👋 to the 100+ new readers who joined since our last post. We’re back with part 2 in our series on LLMs for healthcare, a deep dive into use cases. Heads up, this one’s a longread.
2 trillion gigabytes of healthcare data are generated every year — the majority of which are unstructured.
Structured data are usable. You can store it in a database, load it into Excel, analyze it, generate charts, and share it easily.
Unstructured data — diagnostic reports, physicians’ notes, voice memos, and transcripts — are not so easy.
Historically, the best way to get information out of documents was to pay people to organize it (read: copy and paste it into Excel).
Old-school NLP systems could help somewhat. For example, you could train a model to tag words (“acetaminophen” → “Drug” and “cancer” → “Disease”). But medical terms have lots of synonyms (“acetaminophen” == “Tylenol” == “paracetamol”), so you’d still need to map tags to ontologies so the data can be searched or analyzed.

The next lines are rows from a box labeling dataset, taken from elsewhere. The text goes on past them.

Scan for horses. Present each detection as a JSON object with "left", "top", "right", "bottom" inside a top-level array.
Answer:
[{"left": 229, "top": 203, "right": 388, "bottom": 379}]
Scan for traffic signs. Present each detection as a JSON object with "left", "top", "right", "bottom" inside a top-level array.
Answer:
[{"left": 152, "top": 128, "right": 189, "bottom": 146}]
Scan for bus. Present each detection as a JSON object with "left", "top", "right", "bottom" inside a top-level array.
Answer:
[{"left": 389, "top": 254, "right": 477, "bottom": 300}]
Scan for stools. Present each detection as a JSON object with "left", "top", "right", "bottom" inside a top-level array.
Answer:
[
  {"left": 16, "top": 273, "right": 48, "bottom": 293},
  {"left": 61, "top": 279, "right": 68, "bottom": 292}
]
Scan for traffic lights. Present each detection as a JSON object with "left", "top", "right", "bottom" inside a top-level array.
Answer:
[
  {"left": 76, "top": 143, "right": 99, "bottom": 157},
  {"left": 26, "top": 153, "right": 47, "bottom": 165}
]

For these reasons, NLP had modest uptake in healthcare, until recently.
In the new age of language modeling, healthcare records and documentation are vastly more usable and useful. Let’s dig into how:
LLMs are expert data labelers and coders
Models trained to label text using medical ontologies can transform documents into structured tables — faster than people can and with higher accuracy than old-school NLP or regex.
One of the first models we built was designed to find key terms in text and automatically map them to 20+ clinical ontologies in a few seconds. Given any medical document, it finds every medical condition, therapy, biomarker, and more. Our goal was to demonstrate that healthcare documentation could be richly annotated using LLMs better and faster than before.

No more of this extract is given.